Но, к своем ужасу, близкие увидели, что Марко продолжает грустить. И не столько из-за себя, сколько из-за побратима Ахмета: Юсуфчич обречен на смерть, это все понимали, но он боялся, что его соплеменники не остановятся на этом и перебьют Ахмета со всем его семейством.
Напрасно пораженный Ахмет притащил к себе все племя, чтобы денно и нощно сторожить Юсуфчича. По
Но все было тщетно. Самый младший из рода Марко, с детским, еще не обветренным лицом, пробрался по албанским селениям, словно под землей, и обнаружил дом, куда спрятали Юсуфчича. Неизвестно, как он взобрался на крышу, как просидел целый день в дымовом отверстии, задыхаясь от дыма из очага. Но только вечером, когда, расставив стражу около дома, все с ружьями на коленях уселись вокруг очага вместе с Юсуфчичем ужинать, парень через дымовое отверстие свалился прямо на очаг. Воспользовавшись темнотой и общим смятением, он отрубил Юсуфчичу голову. В сопровождении поджидавших его родичей он вернулся в село, и над кровлей дома была приколочена мертвая голова Юсуфчича, смывшая позор и срам со старого дома.
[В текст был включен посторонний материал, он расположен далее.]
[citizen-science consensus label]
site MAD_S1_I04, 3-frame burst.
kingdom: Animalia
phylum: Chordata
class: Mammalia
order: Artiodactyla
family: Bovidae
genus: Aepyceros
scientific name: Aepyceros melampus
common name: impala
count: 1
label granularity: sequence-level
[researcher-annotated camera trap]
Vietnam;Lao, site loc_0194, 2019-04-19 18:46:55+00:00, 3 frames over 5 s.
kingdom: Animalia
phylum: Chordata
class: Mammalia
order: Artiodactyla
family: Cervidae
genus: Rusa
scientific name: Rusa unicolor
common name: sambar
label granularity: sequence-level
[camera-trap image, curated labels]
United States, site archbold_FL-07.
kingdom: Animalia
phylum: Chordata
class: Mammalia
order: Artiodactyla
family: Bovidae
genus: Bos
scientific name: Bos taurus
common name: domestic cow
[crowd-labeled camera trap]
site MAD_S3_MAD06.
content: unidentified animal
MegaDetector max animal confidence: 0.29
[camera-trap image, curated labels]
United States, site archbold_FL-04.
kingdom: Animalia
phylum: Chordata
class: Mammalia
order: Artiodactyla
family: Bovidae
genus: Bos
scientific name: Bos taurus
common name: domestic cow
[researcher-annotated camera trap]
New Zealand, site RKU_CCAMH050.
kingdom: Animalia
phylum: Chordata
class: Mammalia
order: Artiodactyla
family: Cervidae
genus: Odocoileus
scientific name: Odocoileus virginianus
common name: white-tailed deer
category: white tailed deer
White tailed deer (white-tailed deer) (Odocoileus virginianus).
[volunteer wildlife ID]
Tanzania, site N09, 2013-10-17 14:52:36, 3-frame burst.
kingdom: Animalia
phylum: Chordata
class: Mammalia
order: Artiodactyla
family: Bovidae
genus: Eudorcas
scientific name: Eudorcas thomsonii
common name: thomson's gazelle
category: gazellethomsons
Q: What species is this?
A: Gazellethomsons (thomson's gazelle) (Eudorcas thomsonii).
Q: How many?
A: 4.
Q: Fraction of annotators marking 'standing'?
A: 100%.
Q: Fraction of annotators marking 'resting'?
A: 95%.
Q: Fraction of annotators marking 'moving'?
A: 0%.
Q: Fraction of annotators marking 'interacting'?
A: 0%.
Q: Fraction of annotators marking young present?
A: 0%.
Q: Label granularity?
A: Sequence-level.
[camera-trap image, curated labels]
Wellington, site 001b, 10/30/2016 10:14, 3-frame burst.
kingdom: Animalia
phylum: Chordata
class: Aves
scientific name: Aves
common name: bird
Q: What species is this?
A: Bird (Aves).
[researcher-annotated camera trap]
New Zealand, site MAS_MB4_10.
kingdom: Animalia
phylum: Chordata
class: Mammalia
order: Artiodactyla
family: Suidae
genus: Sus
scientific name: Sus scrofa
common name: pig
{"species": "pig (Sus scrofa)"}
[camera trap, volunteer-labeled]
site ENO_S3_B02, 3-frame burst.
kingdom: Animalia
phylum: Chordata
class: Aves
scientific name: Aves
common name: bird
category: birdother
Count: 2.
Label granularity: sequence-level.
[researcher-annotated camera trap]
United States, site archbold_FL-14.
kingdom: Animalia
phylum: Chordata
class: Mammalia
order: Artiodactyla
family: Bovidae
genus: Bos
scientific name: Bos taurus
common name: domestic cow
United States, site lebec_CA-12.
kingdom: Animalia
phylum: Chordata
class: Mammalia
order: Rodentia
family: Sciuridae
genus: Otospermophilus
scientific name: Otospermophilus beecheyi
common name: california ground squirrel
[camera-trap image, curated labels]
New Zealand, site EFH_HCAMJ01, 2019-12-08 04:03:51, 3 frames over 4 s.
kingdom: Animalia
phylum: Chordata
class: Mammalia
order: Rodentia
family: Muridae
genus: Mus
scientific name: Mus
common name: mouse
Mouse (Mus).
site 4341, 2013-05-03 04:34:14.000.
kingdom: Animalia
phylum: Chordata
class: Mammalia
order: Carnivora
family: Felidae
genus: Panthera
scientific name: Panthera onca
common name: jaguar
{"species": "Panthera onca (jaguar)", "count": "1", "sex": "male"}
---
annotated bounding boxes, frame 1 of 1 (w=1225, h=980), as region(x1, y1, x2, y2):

Сразу после этого Марко, не столько ради себя, сколько ради единственного сына, будущего главы и старейшины рода, перевез жену и сына сюда, во Вране, и купил этот дом. Перетащил и все свое богатство, правда мужицкое, но довольно значительное: огромные тюки с коврами, ряднами, мукой, шерстью, бочки вина, из скота взял только тех коров и лошадей, которые были нужны в хозяйстве и к которым жена и сын успели привязаться. Сам же он не мог навсегда расстаться с родными местами еще и потому, что боялся, как бы всех его родичей не перебили люди из племени Ахмета. Он снял в аренду несколько постоялых дворов на границе, служивших не столько для торговли, сколько для контрабанды, воровских сделок и сведения счетов, чтобы отсюда держать албанцев в страхе и повиновении.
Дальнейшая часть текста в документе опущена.